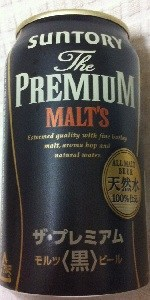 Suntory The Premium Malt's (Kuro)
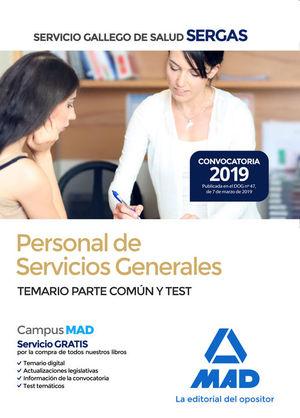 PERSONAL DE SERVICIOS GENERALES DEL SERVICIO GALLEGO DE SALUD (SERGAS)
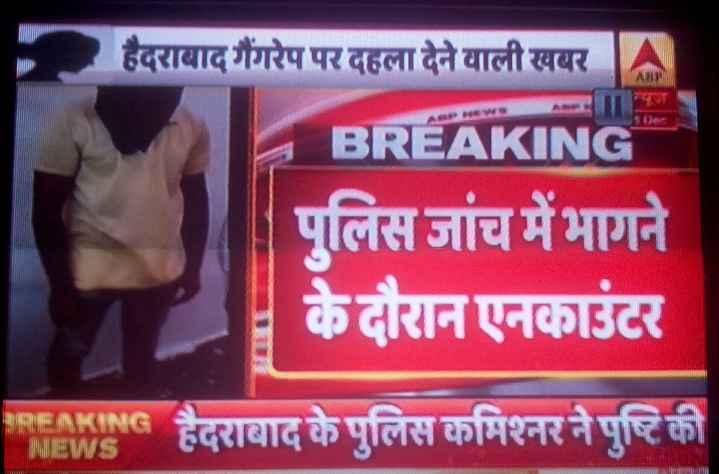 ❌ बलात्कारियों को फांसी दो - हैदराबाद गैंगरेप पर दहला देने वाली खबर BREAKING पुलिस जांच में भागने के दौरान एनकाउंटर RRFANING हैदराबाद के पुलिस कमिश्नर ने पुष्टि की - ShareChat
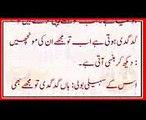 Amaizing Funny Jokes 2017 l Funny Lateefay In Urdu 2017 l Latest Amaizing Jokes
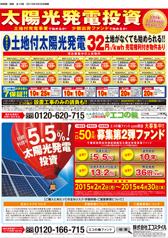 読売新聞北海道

· · · · ·

Your instructions |
Strip the images and return the remaining data exactly.

Written solution |
 Suntory The Premium Malt's (Kuro)
 PERSONAL DE SERVICIOS GENERALES DEL SERVICIO GALLEGO DE SALUD (SERGAS)
 ❌ बलात्कारियों को फांसी दो - हैदराबाद गैंगरेप पर दहला देने वाली खबर BREAKING पुलिस जांच में भागने के दौरान एनकाउंटर RRFANING हैदराबाद के पुलिस कमिश्नर ने पुष्टि की - ShareChat
 Amaizing Funny Jokes 2017 l Funny Lateefay In Urdu 2017 l Latest Amaizing Jokes
 読売新聞北海道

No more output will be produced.